This startup has developed a computer vision-based machine that inspects fruits, grades and sorts them by quality, and identifies and separates defective produce directly on farms. Could this be a significant advancement in post-harvest processing?
The idea for the startup came from a problem Hetendra Singh Rathore, Vijay Pratap Singh, and Sri Kusulu Devalla faced while running their earlier supply chain business for fresh fruits and vegetables. Every fruit had to be sorted by hand, which took time, required significant manual labour, and made it difficult to handle large orders. After Covid-19 affected their business, they decided to solve this problem instead. They started working on a machine that could sort and grade fruits automatically and founded Segritech in 2022. After three years of research and development, they launched their machine to sort and grade fruits and vegetables at the farm level, helping farmers process their produce before it reaches the market.

Most sorting machines are designed for factories and are expensive. Segritech built a compact and portable machine that can be moved from one farm to another. The machine measures about 10 feet by 5 feet (3m×1.5m approx.) and is designed for farmers and local traders.
“The process is simple. Farmers load the produce into the machine, and each fruit passes through a camera chamber where it is rotated so that the system can inspect nearly the entire surface,” says Kusulu.
The machine can sort about two tonnes of produce per hour.
“Our machine uses computer vision models to analyse images captured by cameras. The software checks each fruit for parameters such as size, shape, colour, surface defects, and some visible diseases. Based on this analysis, it assigns a grade, and actuators automatically direct the fruit to the correct output tray. The system runs on Nvidia processors and, in some configurations, PLCs, while photoelectric sensors help track the position of each fruit during inspection,” adds Kusulu.
Speaking about the challenges of designing and developing the machine, Kusulu explains, “In the early stages, one of our biggest challenges was image processing.

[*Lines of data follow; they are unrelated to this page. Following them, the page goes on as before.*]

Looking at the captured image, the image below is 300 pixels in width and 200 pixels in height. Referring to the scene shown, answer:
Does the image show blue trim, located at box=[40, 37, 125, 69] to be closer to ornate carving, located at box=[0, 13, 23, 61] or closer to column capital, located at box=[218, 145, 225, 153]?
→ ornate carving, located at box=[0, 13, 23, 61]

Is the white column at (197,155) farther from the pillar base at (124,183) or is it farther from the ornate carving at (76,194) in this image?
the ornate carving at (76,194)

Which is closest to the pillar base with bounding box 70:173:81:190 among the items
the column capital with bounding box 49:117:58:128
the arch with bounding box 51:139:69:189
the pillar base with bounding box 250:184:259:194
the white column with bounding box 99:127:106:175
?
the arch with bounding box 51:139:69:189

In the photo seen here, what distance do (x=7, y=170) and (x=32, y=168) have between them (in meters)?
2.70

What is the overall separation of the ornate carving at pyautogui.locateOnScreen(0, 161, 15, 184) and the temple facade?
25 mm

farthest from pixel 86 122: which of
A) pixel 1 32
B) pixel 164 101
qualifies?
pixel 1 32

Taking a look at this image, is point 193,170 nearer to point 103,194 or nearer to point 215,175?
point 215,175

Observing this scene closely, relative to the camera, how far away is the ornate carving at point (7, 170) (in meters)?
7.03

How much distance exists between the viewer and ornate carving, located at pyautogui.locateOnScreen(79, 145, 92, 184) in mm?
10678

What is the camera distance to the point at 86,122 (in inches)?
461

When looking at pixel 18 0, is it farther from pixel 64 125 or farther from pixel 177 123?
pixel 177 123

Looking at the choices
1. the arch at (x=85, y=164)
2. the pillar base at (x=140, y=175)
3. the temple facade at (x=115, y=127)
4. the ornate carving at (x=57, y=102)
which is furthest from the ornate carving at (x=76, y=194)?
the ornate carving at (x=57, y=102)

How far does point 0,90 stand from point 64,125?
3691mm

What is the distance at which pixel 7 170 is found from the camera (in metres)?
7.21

We wanted to keep the machine compact, affordable, and suitable for farmers, so we initially used lab-scale electronics to test the system. We later shifted to industrial-grade Nvidia GPUs, which gave us the computing power needed to process images faster and increase the machine’s sorting speed. Building the hardware was another challenge because the machine uses many different components. We had to work closely with multiple vendors and source all the required parts before we could develop the complete system in-house.”

The company continues to improve its computer vision models by collecting new images from the field, labelling the data, and retraining the models regularly to improve grading accuracy.
Speaking about the company’s manufacturing setup, Kusulu discloses, “We follow a mix of in-house and outsourced manufacturing. We make some components, such as 3D-printed parts and actuator-related parts, in-house, while other components are sourced from vendors in Hyderabad and Ambala. The final assembly of the machine is done at our assembly unit in Hyderabad, which is also our headquarters.”
The startup has also received support from the government of India. Kusulu adds, “We have received grants from the Ministry of Agriculture under the Pusa Krishi programme, the Ministry of Electronics and Information Technology (MeitY), and the Department of Science and Technology (DST).”
To reach farmers, the company works through networks connected with the Pusa Krishi programme, Krishi Vigyan Kendras, and NGOs involved in farming and agricultural development. It has also built connections with farmer producer organisations and farmer groups. The company is well connected with IIT Bombay, the International Institute of Information Technology Hyderabad, and Vellore Institute of Technology for technical support. On the agriculture side, it also works with the Indian Council of Agricultural Research, the Indian Agricultural Research Institute, Pusa, and the National Institute of Food Technology Entrepreneurship and Management for guidance on agriculture and food technology.

For future growth, the company plans to scale its existing sorting and grading solutions to reach more farmers while continuing research and development on new post-harvest automation solutions.